3. The drying device of ceramic blank for ceramic production according to claim 2, characterized in that, fixedly connected with dress liquid box (16) on the lateral wall of drying tube (4), cooling chamber (17) have been seted up to the inside of liquid cooling board (8), through communicating pipe (18) intercommunication between dress liquid box (16) and cooling chamber (17), heat dissipation chamber (19) have been seted up to the inside of carrying feed cylinder (2), through drain pipe (20) intercommunication between heat dissipation chamber (19) and cooling chamber (17), fixedly connected with liquid pump (21) on the lateral wall of carrying feed cylinder (2), one end and heat dissipation chamber (19) intercommunication of liquid pump (21), the other end and dress liquid box (16) intercommunication of liquid pump (21) through flexible pipe (22).

4. A drying device for ceramic blanks for ceramic production according to claim 3, characterized in that the inside of the liquid-filling box (16) is fixedly connected with a phase-change block (23), and the phase-change block (23) is provided with a channel (24).

5. The drying device of ceramic green body for ceramic production according to claim 4, wherein the telescopic tube (22) comprises a first tube (25) and a second tube (26), one end of the first tube (25) is communicated with the liquid pump (21), the other end of the first tube (25) is connected in a sealing and moving manner in the second tube (26), and one end of the second tube (26) is communicated with the liquid containing box (16).

6. The drying device of ceramic blanks for ceramic production according to claim 5, wherein the air inlet end of the first fan (5) is communicated with an air inlet cover (27), and the air inlet cover (27) is positioned above the telescopic tube (22).

7. The drying device of ceramic blanks for ceramic production according to claim 6, wherein the side wall of the material carrying barrel (2) is provided with a liquid flowing hole (29), the accommodating cavity (9) is communicated with the liquid flowing hole (29) through a connecting pipe (30), an elastic water storage bag (31) is fixedly connected to the interior of the material carrying barrel (2), and a one-way valve (32) is arranged at the communication position of the elastic water storage bag (31) and the liquid flowing hole (29).

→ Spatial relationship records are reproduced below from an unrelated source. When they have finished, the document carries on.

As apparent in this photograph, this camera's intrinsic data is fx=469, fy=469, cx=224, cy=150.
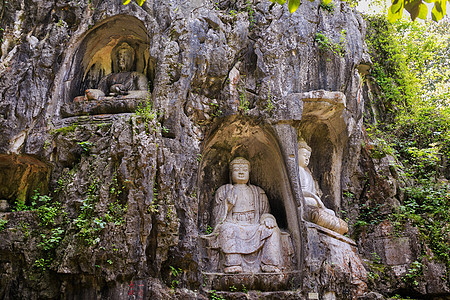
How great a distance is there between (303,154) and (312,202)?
1.15 metres

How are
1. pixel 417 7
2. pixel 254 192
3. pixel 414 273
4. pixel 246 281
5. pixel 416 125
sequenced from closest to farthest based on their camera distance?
pixel 417 7 < pixel 246 281 < pixel 414 273 < pixel 254 192 < pixel 416 125

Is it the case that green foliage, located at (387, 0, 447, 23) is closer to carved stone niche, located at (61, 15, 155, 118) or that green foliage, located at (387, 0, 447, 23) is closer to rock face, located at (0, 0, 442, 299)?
rock face, located at (0, 0, 442, 299)

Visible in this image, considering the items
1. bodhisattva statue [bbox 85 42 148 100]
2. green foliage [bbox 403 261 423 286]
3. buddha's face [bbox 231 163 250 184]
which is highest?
bodhisattva statue [bbox 85 42 148 100]

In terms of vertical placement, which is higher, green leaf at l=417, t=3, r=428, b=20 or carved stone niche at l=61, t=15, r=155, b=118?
carved stone niche at l=61, t=15, r=155, b=118

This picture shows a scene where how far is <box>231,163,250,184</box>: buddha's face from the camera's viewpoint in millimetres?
10094

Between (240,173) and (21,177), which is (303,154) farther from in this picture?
(21,177)

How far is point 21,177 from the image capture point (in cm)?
912

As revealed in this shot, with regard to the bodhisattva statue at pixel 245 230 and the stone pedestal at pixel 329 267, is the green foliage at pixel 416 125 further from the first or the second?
the bodhisattva statue at pixel 245 230

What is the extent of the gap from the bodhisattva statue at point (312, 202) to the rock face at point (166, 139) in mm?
299

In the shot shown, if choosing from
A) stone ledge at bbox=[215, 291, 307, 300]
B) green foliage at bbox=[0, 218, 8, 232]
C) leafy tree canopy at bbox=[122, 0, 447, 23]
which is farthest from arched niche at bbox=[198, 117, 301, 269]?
leafy tree canopy at bbox=[122, 0, 447, 23]

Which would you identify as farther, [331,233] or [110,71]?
[110,71]

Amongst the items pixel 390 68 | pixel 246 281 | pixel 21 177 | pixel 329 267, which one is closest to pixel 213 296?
pixel 246 281

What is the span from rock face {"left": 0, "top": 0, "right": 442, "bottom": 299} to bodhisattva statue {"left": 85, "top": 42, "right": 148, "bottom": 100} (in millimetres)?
204

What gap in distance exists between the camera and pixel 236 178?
33.1 feet
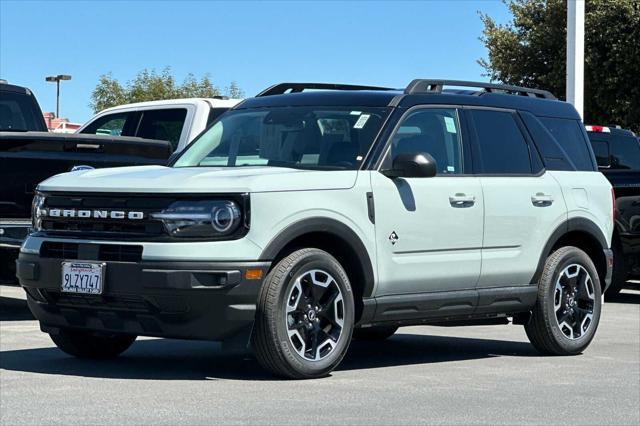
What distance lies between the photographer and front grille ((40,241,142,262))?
7832 millimetres

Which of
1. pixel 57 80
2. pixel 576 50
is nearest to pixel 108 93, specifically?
pixel 57 80

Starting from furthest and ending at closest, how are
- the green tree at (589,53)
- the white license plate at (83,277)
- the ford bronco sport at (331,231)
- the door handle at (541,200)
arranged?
the green tree at (589,53)
the door handle at (541,200)
the white license plate at (83,277)
the ford bronco sport at (331,231)

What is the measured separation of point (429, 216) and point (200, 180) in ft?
5.56

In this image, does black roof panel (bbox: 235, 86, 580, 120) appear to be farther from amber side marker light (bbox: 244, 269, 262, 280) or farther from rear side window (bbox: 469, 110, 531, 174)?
amber side marker light (bbox: 244, 269, 262, 280)

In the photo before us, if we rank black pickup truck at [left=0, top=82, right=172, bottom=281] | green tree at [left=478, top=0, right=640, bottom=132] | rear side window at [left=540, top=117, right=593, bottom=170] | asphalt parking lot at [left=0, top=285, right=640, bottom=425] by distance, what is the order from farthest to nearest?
green tree at [left=478, top=0, right=640, bottom=132] < black pickup truck at [left=0, top=82, right=172, bottom=281] < rear side window at [left=540, top=117, right=593, bottom=170] < asphalt parking lot at [left=0, top=285, right=640, bottom=425]

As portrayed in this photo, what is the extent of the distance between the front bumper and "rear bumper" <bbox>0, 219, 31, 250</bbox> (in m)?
3.08

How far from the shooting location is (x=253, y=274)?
306 inches

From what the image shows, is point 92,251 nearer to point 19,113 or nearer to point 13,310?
point 13,310

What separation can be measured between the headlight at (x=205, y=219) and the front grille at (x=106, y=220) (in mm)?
104

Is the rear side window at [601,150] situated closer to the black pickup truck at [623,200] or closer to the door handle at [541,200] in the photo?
the black pickup truck at [623,200]

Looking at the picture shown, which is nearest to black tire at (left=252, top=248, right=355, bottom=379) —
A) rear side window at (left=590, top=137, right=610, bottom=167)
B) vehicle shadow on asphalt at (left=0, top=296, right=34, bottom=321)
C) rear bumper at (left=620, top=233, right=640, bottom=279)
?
vehicle shadow on asphalt at (left=0, top=296, right=34, bottom=321)

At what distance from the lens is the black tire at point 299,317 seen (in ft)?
25.7

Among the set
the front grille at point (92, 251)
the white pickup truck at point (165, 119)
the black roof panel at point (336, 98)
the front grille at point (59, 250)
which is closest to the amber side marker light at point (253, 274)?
the front grille at point (92, 251)

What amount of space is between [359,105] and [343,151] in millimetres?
435
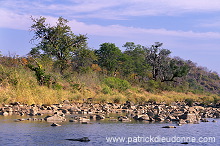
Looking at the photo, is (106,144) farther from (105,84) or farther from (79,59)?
(79,59)

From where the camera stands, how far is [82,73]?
35500 millimetres

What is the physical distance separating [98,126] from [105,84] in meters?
20.7

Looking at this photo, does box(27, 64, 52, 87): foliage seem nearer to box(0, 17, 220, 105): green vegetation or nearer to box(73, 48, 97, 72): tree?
box(0, 17, 220, 105): green vegetation

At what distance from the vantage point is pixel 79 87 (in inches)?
1066

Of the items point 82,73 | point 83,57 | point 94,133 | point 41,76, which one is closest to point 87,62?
point 83,57

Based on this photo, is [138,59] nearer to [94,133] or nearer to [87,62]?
[87,62]

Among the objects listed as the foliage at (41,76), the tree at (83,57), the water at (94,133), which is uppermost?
the tree at (83,57)

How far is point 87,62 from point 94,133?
33833 millimetres

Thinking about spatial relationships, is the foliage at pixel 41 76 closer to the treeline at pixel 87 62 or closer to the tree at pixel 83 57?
the treeline at pixel 87 62

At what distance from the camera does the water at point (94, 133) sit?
28.0 ft

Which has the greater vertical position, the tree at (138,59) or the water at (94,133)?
the tree at (138,59)

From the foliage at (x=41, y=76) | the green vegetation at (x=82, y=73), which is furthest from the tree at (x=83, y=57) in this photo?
the foliage at (x=41, y=76)

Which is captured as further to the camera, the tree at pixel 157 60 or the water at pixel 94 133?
the tree at pixel 157 60

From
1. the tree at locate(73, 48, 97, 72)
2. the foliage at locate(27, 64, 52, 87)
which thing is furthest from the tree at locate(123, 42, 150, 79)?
the foliage at locate(27, 64, 52, 87)
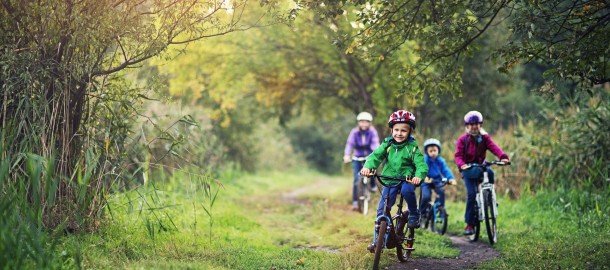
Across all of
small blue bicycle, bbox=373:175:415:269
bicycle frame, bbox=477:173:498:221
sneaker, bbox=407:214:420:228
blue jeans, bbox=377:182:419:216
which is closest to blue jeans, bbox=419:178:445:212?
bicycle frame, bbox=477:173:498:221

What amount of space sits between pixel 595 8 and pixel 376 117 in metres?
10.6

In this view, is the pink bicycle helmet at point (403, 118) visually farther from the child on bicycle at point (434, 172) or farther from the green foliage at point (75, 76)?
the child on bicycle at point (434, 172)

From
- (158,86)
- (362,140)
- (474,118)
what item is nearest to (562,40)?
(474,118)

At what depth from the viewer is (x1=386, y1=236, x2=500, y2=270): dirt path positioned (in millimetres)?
7285

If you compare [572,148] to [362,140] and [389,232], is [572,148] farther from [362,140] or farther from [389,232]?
[389,232]

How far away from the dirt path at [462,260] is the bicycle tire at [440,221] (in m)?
0.68

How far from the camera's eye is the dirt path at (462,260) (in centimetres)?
729

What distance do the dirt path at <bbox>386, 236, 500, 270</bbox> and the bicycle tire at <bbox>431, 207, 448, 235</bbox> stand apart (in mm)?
677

8. The drying device of ceramic blanks for ceramic production according to claim 7, wherein a bearing plate (33) is rotatably connected in the material carrying cylinder (2), a driving motor (34) is fixedly connected to the outer side wall of the material carrying cylinder (2), a driving shaft of the driving motor (34) penetrates through the side wall of the material carrying cylinder (2) and is fixedly connected with the bearing plate (33), a nozzle (35) is fixedly connected to the inner side wall of the material carrying cylinder (2), and the nozzle (35) is communicated with the elastic water storage bag (31).

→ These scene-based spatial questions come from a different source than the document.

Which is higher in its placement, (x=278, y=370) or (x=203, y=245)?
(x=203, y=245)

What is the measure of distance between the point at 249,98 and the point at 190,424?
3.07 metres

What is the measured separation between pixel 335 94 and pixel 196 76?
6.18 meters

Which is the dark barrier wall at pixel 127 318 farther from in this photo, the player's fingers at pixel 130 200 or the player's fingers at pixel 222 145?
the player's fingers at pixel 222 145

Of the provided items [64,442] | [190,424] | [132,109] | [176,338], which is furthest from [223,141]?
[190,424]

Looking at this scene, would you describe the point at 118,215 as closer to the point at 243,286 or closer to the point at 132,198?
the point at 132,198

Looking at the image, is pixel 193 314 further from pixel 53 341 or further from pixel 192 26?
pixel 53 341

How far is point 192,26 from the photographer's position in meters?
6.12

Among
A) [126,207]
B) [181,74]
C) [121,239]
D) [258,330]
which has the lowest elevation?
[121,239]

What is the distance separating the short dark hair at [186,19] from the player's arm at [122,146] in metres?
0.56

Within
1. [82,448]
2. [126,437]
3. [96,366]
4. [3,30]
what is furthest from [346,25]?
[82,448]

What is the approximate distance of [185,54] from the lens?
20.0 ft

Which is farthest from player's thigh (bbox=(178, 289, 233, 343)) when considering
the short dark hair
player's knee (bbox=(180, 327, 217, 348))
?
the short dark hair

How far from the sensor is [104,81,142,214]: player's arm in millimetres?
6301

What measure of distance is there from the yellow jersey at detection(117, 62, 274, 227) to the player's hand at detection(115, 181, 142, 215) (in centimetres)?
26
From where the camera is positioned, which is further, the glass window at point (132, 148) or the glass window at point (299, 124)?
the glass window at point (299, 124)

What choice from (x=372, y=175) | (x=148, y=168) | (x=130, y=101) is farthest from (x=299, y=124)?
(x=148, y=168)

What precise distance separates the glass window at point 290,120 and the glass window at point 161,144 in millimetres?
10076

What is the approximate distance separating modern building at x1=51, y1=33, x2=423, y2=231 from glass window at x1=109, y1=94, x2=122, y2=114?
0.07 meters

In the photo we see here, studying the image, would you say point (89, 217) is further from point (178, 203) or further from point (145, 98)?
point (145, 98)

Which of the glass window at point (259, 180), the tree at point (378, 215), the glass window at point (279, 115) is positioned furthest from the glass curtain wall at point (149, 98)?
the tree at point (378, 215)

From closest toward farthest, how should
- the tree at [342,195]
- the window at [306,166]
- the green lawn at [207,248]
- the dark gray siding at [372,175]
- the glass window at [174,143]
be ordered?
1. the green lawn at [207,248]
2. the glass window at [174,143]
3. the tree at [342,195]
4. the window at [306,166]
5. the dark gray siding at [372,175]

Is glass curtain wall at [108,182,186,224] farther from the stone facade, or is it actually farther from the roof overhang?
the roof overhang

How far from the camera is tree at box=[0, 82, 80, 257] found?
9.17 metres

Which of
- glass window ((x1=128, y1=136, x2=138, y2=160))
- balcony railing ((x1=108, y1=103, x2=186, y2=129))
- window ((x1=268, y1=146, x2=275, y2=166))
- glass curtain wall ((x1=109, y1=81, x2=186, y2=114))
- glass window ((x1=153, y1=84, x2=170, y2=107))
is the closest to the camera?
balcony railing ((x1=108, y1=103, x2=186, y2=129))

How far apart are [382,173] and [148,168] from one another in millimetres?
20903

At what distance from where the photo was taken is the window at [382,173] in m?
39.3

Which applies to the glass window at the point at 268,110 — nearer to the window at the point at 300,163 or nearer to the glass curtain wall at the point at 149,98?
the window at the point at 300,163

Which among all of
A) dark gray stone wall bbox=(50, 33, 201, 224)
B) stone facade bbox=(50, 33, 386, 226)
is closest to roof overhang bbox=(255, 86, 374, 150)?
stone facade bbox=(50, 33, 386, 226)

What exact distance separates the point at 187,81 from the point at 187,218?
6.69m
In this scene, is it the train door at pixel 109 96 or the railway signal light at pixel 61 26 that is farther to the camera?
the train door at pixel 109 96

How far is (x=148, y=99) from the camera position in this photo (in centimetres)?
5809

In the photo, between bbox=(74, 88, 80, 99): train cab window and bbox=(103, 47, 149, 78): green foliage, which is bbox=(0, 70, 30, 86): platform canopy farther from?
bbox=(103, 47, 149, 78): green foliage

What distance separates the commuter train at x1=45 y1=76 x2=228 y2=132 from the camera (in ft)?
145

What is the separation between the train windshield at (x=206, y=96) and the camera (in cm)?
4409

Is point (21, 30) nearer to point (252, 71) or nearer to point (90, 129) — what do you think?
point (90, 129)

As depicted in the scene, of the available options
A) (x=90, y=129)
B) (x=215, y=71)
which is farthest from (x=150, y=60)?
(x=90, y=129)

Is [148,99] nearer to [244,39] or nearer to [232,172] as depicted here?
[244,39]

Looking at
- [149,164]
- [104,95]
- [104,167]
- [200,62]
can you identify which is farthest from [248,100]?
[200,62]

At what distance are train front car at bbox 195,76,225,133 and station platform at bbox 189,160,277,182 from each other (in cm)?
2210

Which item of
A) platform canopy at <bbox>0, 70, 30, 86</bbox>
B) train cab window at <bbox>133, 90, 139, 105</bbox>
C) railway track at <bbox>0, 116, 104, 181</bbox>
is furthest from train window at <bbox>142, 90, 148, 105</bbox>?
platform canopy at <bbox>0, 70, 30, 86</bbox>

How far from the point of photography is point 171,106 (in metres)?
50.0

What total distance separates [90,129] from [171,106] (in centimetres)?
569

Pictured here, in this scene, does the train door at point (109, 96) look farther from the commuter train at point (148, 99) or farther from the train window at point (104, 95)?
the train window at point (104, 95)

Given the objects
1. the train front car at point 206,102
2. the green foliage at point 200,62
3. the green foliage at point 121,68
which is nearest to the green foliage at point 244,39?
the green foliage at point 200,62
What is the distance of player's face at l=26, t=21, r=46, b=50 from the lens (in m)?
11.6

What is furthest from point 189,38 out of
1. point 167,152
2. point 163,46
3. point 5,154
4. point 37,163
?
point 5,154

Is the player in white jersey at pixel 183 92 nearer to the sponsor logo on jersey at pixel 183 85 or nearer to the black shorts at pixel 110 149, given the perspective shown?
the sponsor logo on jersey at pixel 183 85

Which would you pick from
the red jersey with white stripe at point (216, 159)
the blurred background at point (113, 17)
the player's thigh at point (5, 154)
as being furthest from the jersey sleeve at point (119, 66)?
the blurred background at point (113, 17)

9. The drying device of ceramic blanks for ceramic production according to claim 8, wherein a liquid containing cavity (36) is formed in the base (1), a filter block (37) is arranged in the liquid containing cavity (36), one end of the filter block (37) is fixedly connected with a connecting plate (38), one end of the connecting plate (38) penetrates through the side wall of the liquid containing cavity (36) and is fixedly connected with a fixing block (39), and the fixing block (39) is connected to the outer side wall of the base (1) through a fixing bolt (40);

the outlet of the liquid containing cavity (36) is provided with a blocking block (43).

10. The drying device for ceramic green bodies for ceramic production according to claim 9, wherein an exhaust pipe 41 is fixedly connected to the shielding plate 3, one end of the exhaust pipe 41 is communicated with the loading barrel 2, and the other end of the exhaust pipe 41 is communicated with a third fan 42.